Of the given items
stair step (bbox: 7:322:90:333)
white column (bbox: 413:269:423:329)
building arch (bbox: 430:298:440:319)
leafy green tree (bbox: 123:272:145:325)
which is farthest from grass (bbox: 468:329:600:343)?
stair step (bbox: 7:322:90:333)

:: Task goal ::
Copy the lines above word for word.

:: Full response ::
Of the given items
stair step (bbox: 7:322:90:333)
white column (bbox: 413:269:423:329)
building arch (bbox: 430:298:440:319)
leafy green tree (bbox: 123:272:145:325)
which is farthest from grass (bbox: 468:329:600:343)?
stair step (bbox: 7:322:90:333)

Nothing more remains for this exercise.